When the novel coronavirus was finally confirmed in the patient, a number of others had also developed fevers.

Some patients without fevers were also confirmed infected after taking polymerase chain reaction tests.

“We were suddenly hit by a rash of infections that we never anticipated,” Yuasa said. “We now believe that most of the infections had already occurred before it became clear there was a cluster of infections.”

About 40 percent of the 109 inpatients infected with COVID-19 eventually died, mainly in early April.

Those who died were between 50 and 92 in age, and about half of them were originally in the hospital for blood disorders. The deaths also included many elderly patients with advanced cases of cancer or other illnesses.

According to the health ministry, 103 cases of cluster infections have been confirmed at medical institutions around the nation. But Eiju General Hospital has among the largest numbers of infections passed on within the facility.

Yuasa said one problem was that hematology patients were kept in the same ward as patients being treated for other illnesses. The arrangement likely caused an increase in infections among hematology patients who required special care, leading to a large number of fatalities, he said.

The director also explained that doctors went to different wards to treat patients, another possible cause of the cluster infection.

The experience led Yuasa to conclude that the most important thing for a hospital to do to prevent infections is ensure thorough compliance among all staff members to such basic measures as carefully washing their hands and always wearing face masks when conversing with patients.

Yuasa said Eiju General Hospital will strictly enforce such rules while strengthening the hospital’s testing structure.


Three staff members at the hospital, including a doctor infected with COVID-19, released written accounts of what they went through over the past three months or so.

One nurse wrote that some workers were crying when they put on protective gear because they had no idea of what kind of virus they were dealing with.

“As we wrote the name of the staff member on the back of their protective gear, I felt like I was sending a colleague out into the battlefield,” the nurse wrote.

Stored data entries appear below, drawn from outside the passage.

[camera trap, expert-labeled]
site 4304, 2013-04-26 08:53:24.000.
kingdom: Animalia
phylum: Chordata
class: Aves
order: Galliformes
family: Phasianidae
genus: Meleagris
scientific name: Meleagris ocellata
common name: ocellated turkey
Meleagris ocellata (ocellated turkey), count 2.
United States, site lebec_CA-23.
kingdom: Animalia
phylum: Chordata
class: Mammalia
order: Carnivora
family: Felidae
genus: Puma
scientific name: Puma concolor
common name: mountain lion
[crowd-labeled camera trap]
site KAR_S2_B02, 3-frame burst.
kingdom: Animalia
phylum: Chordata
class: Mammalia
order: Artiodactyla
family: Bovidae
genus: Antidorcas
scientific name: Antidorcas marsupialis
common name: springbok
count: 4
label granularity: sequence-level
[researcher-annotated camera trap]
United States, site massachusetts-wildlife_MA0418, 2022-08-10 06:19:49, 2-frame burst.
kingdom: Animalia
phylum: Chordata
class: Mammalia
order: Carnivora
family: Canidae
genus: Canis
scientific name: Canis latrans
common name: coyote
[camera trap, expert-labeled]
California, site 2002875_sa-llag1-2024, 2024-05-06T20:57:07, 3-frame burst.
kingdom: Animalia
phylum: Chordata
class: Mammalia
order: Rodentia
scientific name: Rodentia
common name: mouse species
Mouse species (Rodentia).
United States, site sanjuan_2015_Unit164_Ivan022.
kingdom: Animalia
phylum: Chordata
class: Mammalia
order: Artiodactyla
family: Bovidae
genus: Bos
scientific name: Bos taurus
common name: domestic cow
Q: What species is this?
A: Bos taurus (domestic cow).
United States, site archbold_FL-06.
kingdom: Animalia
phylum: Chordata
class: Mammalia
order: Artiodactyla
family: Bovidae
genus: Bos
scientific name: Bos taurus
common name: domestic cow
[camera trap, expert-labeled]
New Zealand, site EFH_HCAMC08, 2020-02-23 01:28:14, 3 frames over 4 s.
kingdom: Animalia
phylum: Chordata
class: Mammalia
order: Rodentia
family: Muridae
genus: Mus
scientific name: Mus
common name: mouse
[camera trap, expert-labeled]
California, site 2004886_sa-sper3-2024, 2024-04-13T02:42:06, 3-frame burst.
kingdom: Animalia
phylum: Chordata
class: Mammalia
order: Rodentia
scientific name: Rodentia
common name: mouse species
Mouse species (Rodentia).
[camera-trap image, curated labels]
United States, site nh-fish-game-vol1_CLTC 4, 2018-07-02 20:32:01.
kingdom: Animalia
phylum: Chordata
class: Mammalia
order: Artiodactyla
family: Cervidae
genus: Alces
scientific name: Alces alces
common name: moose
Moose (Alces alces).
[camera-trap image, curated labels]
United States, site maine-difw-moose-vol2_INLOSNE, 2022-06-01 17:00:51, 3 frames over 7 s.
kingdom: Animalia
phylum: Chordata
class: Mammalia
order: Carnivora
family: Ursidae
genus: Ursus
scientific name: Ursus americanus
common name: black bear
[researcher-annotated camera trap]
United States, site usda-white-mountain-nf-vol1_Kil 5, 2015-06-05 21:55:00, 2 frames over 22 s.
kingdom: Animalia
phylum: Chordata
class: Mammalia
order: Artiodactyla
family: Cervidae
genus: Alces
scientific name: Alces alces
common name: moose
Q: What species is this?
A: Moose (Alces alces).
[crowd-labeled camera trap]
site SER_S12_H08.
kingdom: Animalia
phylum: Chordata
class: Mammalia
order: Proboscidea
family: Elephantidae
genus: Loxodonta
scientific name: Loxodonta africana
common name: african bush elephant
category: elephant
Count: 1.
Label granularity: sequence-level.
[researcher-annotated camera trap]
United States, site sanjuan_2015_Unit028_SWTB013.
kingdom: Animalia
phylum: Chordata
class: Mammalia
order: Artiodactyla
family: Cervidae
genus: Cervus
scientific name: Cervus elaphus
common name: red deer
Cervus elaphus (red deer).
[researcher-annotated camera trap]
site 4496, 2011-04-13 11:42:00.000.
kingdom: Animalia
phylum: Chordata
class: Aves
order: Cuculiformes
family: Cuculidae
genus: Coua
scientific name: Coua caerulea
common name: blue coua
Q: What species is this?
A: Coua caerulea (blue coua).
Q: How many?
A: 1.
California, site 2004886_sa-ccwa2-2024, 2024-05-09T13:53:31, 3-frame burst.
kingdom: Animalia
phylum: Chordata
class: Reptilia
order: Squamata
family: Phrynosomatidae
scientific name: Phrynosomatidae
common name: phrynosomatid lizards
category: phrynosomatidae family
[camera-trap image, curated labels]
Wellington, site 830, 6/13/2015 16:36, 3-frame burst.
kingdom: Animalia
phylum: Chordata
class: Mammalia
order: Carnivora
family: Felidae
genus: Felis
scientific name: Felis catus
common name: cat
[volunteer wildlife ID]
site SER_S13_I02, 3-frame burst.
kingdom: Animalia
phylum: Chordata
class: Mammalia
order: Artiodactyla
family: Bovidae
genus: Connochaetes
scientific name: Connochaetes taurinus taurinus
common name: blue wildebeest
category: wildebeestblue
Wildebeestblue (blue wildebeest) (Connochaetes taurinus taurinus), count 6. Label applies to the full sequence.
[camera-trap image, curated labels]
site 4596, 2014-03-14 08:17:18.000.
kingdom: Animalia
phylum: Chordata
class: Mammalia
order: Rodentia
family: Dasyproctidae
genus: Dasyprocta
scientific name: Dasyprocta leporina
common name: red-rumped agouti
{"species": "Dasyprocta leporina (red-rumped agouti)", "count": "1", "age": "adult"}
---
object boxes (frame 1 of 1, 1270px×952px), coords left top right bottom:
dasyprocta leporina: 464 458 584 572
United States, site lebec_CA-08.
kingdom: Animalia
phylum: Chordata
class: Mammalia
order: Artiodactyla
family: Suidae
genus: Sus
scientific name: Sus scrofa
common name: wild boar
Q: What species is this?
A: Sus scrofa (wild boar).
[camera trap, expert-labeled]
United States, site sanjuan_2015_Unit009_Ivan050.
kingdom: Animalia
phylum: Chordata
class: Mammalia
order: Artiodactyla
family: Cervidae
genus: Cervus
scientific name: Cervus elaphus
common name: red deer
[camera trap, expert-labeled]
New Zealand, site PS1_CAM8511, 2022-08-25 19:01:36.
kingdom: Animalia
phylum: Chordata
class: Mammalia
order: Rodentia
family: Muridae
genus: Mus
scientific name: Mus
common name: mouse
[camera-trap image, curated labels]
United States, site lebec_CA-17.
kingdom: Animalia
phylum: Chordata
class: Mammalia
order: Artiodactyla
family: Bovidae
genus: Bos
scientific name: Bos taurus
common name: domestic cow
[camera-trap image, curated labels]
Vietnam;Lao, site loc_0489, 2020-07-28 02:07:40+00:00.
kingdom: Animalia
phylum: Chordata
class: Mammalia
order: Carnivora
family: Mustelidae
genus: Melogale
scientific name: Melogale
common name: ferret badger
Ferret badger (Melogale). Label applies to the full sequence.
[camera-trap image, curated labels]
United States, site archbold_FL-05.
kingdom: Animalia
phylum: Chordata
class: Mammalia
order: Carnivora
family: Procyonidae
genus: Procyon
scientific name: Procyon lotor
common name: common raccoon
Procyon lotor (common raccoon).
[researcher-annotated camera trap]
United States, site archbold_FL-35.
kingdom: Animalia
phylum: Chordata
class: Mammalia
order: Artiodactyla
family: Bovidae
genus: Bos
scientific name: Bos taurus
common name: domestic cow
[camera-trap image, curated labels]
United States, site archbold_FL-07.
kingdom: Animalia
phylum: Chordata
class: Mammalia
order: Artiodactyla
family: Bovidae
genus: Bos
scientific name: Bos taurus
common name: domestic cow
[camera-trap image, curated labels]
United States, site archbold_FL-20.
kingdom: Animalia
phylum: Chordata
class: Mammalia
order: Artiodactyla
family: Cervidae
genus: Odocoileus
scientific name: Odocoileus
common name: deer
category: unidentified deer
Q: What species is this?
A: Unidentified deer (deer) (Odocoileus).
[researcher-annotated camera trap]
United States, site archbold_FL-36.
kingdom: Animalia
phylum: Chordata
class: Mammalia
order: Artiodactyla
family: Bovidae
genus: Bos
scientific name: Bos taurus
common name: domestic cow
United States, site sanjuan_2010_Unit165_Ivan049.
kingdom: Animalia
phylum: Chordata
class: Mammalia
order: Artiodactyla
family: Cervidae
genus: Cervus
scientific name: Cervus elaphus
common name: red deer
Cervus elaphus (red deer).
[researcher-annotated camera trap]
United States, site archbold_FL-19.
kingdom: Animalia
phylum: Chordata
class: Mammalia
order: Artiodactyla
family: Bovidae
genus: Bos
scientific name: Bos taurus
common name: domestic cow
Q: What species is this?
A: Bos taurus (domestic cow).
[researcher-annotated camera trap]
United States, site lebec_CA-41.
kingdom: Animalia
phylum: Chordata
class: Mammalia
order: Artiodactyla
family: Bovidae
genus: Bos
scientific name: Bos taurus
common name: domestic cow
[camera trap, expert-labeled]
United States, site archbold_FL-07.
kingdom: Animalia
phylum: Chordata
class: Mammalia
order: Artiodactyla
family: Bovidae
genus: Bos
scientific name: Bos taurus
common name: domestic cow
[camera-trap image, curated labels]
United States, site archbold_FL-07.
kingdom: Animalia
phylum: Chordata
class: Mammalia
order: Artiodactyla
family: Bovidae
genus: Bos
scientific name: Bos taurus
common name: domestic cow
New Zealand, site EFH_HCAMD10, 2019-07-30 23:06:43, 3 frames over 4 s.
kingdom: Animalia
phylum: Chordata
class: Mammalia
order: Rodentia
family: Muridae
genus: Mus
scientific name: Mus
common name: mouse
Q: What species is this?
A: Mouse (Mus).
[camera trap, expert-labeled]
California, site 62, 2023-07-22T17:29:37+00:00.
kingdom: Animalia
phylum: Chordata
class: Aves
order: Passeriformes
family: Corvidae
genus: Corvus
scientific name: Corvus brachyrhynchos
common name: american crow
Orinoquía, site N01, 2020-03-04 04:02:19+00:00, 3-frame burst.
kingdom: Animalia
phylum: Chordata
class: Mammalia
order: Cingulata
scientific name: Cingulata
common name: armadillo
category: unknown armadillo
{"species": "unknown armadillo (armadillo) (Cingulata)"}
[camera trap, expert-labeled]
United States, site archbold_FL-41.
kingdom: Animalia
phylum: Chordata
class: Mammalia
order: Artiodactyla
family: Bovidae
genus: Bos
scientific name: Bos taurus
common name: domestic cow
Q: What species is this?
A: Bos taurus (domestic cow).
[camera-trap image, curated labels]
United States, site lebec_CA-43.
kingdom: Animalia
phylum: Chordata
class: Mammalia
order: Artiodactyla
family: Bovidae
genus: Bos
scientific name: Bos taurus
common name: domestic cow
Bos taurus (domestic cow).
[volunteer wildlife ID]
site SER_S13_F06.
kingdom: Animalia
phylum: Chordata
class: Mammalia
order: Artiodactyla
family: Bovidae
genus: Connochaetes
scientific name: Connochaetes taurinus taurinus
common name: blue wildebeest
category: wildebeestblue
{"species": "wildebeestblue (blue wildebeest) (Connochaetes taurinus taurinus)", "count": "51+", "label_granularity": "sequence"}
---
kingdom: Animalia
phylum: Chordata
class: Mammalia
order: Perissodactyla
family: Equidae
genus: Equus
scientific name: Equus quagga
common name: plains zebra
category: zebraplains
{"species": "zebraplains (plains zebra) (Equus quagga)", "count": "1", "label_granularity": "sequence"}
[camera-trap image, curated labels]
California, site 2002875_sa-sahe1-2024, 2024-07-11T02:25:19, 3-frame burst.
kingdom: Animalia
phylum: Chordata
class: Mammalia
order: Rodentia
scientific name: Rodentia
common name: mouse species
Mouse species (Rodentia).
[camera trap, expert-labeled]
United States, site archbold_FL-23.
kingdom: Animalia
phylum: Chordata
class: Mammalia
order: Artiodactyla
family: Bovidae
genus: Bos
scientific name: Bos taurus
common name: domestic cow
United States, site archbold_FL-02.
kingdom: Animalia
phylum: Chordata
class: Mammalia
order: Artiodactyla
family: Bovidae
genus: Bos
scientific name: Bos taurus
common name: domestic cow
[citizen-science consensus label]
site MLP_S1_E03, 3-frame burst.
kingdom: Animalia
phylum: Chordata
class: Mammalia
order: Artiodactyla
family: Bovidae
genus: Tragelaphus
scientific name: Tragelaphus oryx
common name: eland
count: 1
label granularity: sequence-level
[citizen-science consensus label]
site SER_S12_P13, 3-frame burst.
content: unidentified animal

Many patients held belongings that demonstrated their love for the family members they could not see, the nurse wrote.

“In many cases, only hospital staff were there to see off the patients who had died, so our days were spent offering an apology while joining our hands in prayer,” the nurse wrote.

The support shown by the local community went a long way toward providing encouragement to the health care workers. A huge banner was displayed by residents to show their support for the hospital.

“I thought, ‘It is all right for us to be here.’ I remember opening the emergency exit while wiping away my tears,” the nurse wrote.

A doctor in the hematology department where the 23 patients died from COVID-19 wrote about being dumbfounded by the surge in infections in what was supposed to have been a sterilized room.

“I went down on my knees when I realized the gravity of the situation,” the doctor wrote.

Hospital staff were shorthanded for about a month because many were ordered to self-quarantine after infections were found.

One internal medicine doctor who became infected with COVID-19 wrote about his recovery from serious symptoms.

He used his mobile to send a message to his wife that said: “I may die. Take care of the children.”

The symptoms became so severe that the doctor was placed on an extracorporeal membrane oxygenation (ECMO) device, which circulates blood through an artificial lung.

“When I regained consciousness, it was difficult for me to realize I was alive,” the doctor wrote.

He has since returned to work after a period of rehabilitation.